Open the test suite of almost any business application and start counting the mocks. A mock for the repository, a mock for the clock, a mock for the email gateway, a mock for the payment provider. By the time the test finally reaches the code it was meant to check, half of the system has been replaced by stand-ins that you wrote yourself. The test runs, it turns green, and it tells you something. The question is what.

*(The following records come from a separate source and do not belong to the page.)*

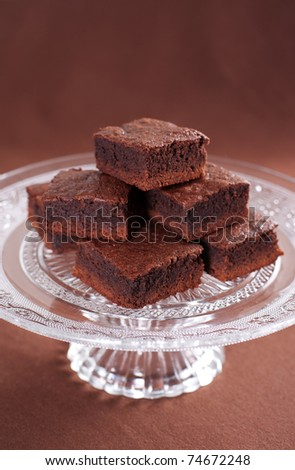Chocolate brownies on the cake stand - stock photo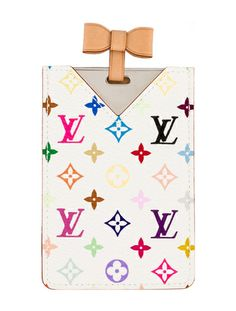 This Louis Vuitton Multicolore Mirror is perfect for chic touch-ups.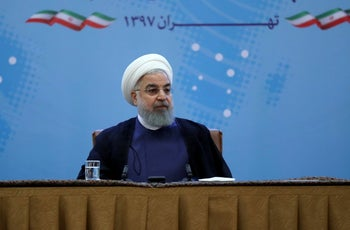 President Hassan Rouhani attends a meeting with foreign ministry officials in Tehran, July 22, 2018.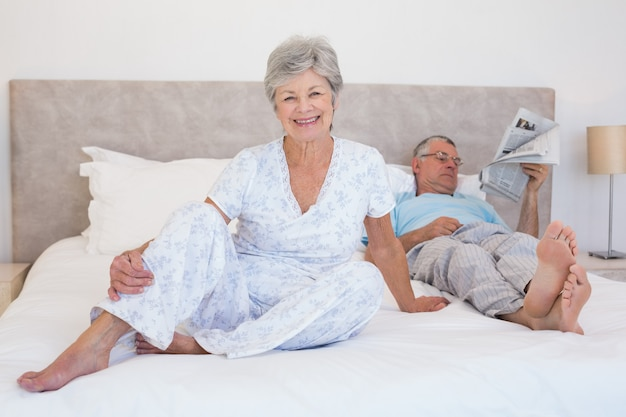 Gelukkige hogere vrouw met de mens op bed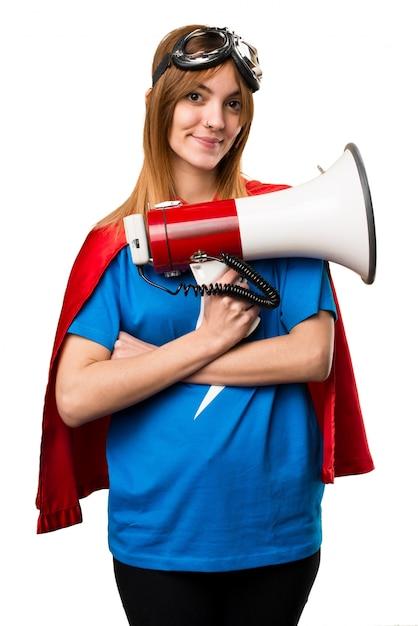 Garota muito super-herói gritando pelo megafone Foto Premium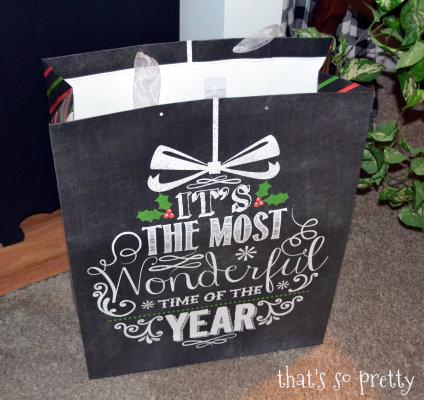 inexpensive christmas gift bag turned christmas wall art, christmas decorations, crafts, seasonal holiday decor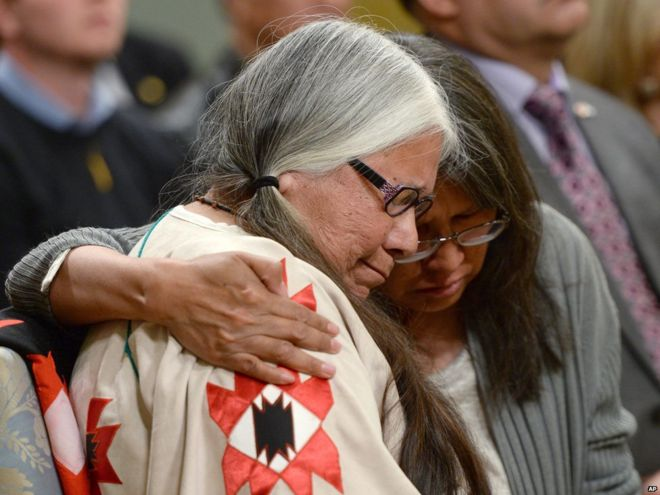 A woman is comforted in the audience during the closing ceremony of Commission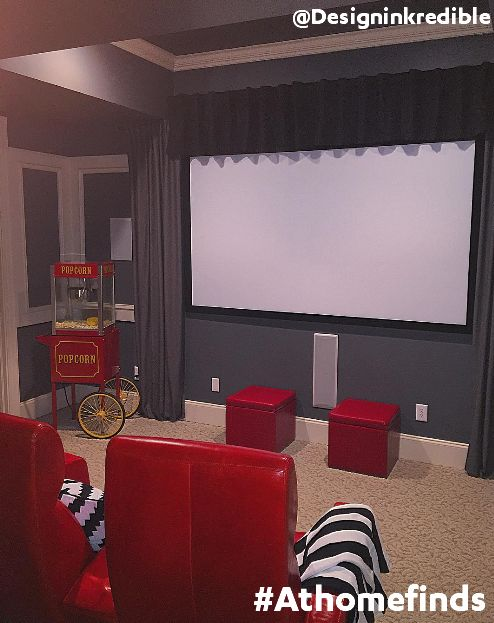 Turn Your Basement Or Den Into A Home Theater With Comfy Red Chairs And Ottomans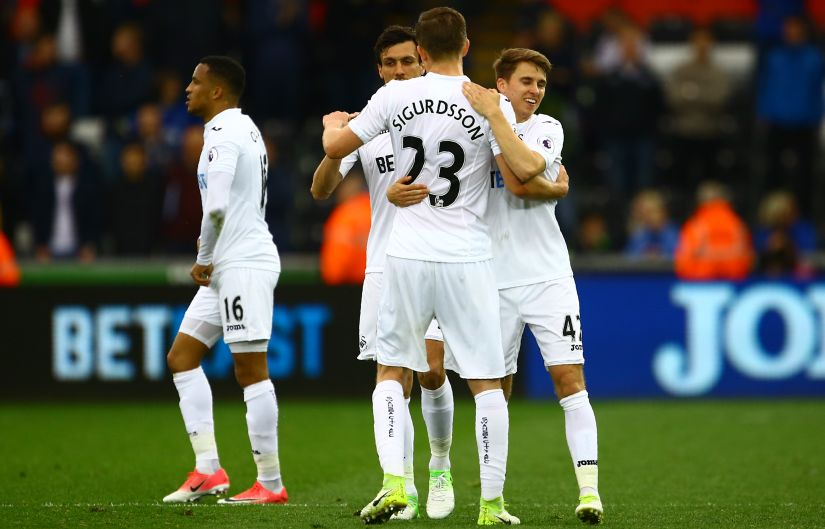 Swansea players celebrate on the pitch after their win over Everton at The Liberty Stadium. AFP
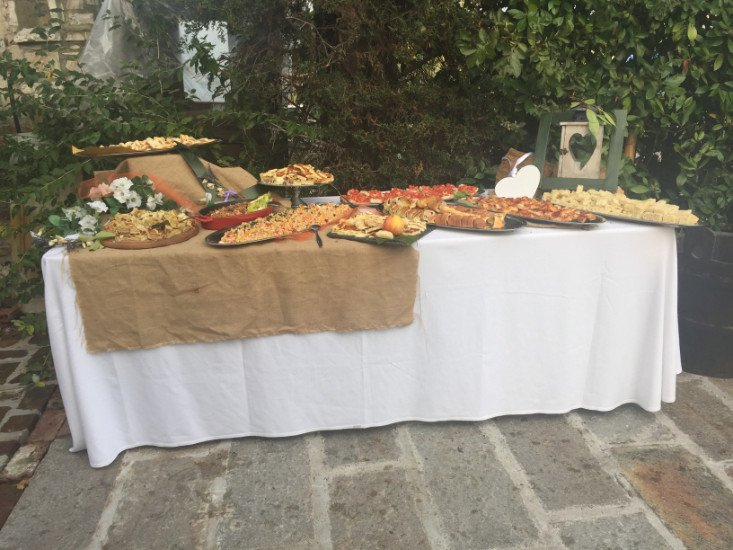 un tavolo con sopra dei vassoi con delle tartine e degli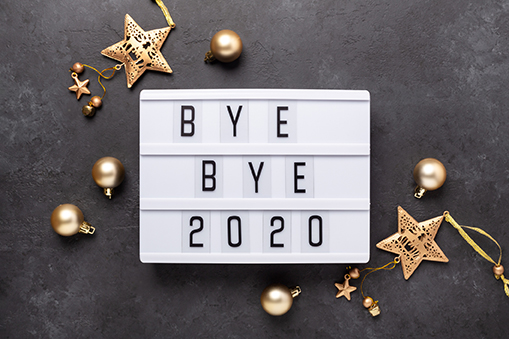 Lightbox with text BYE BYE 2020 with gold decoration on dark background. Top view. New year celebration. Happy New Year 2021 concepts - Image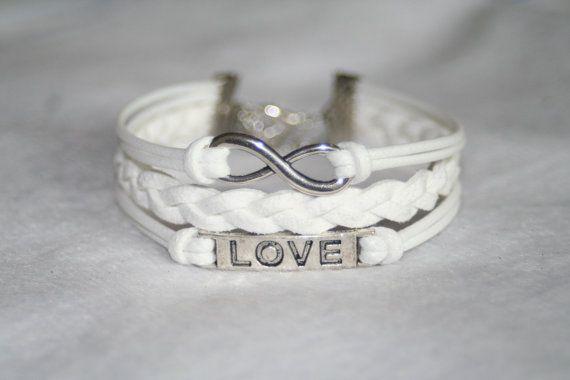 bracelet  love bracelet infinity bracelet karma bracelet magic cute Three strings together. $6.99, via Etsy.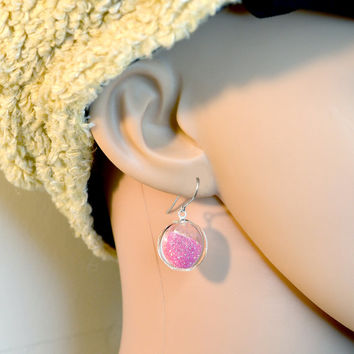 Candy pink fine glitter in round blown glass earrings.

Here is the uncomfortable part: a test that passes because of its mocks can be worse than no test at all. No test leaves you knowingly uncertain. A green mock-driven test hands you confidence that nobody has any right to give you, because nothing guarantees that the mock still resembles the real thing. Mocks are not a testing strategy. They are a workaround for two problems: domain logic that is tangled up with infrastructure, and infrastructure that is too slow to touch in a test. Event Sourcing removes the first. A database that starts in milliseconds removes the second. This is what testing looks like once you stop pretending.

Why We Reach for Mocks

Mocks did not appear out of nowhere. They solve a real problem. In a typical state-based system, your business logic is entangled with the things it depends on. The code that decides whether an order may ship also loads the order from a database, asks a clock for the current time, and calls a shipping service. You cannot exercise the decision without dragging all of that along. So you replace each dependency with a mock, and suddenly the decision is testable in isolation.

That much is reasonable. The trouble starts with what you are left asserting. When behavior hides inside state mutations and side effects, there is often no return value that captures what happened – so the test falls back on the only thing it can see: which methods were called, in which order, with which arguments. You stop testing what the system did and start testing how it was wired.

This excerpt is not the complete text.